## PROBLEM REQUIREMENTS:
Rewrite the rows from the line containing "From the perspective shown, which of" through the end of the rows, putting "pale bark" wherever "white bark" appears and keeping everything else the same.
==================================================
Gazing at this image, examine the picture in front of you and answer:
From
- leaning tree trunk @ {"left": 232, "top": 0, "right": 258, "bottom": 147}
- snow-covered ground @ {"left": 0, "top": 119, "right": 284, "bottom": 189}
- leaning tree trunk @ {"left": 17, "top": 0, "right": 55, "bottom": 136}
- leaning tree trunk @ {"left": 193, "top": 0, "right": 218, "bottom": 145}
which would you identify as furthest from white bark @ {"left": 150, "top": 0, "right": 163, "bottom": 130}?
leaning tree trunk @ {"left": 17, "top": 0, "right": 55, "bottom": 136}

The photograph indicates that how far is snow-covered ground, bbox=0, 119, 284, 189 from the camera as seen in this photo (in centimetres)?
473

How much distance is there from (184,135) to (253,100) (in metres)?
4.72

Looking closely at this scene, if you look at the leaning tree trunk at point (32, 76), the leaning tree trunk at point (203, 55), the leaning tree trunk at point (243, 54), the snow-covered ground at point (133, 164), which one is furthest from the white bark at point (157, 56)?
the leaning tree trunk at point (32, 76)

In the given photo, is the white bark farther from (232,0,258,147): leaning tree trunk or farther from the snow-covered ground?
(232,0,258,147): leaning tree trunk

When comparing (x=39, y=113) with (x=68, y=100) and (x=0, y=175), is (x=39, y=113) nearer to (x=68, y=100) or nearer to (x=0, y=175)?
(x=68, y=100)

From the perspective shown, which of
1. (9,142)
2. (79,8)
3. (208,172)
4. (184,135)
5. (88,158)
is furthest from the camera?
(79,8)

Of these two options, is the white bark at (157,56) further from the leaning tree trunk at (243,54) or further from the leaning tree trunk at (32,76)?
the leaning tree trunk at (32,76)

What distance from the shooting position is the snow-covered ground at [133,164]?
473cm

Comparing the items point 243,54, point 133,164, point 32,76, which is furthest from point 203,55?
==================================================
## OUTPUT FOR THIS TASK:
From the perspective shown, which of
1. (9,142)
2. (79,8)
3. (208,172)
4. (184,135)
5. (88,158)
is furthest from the camera?
(79,8)

Of these two options, is the pale bark at (157,56) further from the leaning tree trunk at (243,54) or further from the leaning tree trunk at (32,76)?
the leaning tree trunk at (32,76)

What distance from the shooting position is the snow-covered ground at [133,164]?
473cm

Comparing the items point 243,54, point 133,164, point 32,76, which is furthest from point 203,55?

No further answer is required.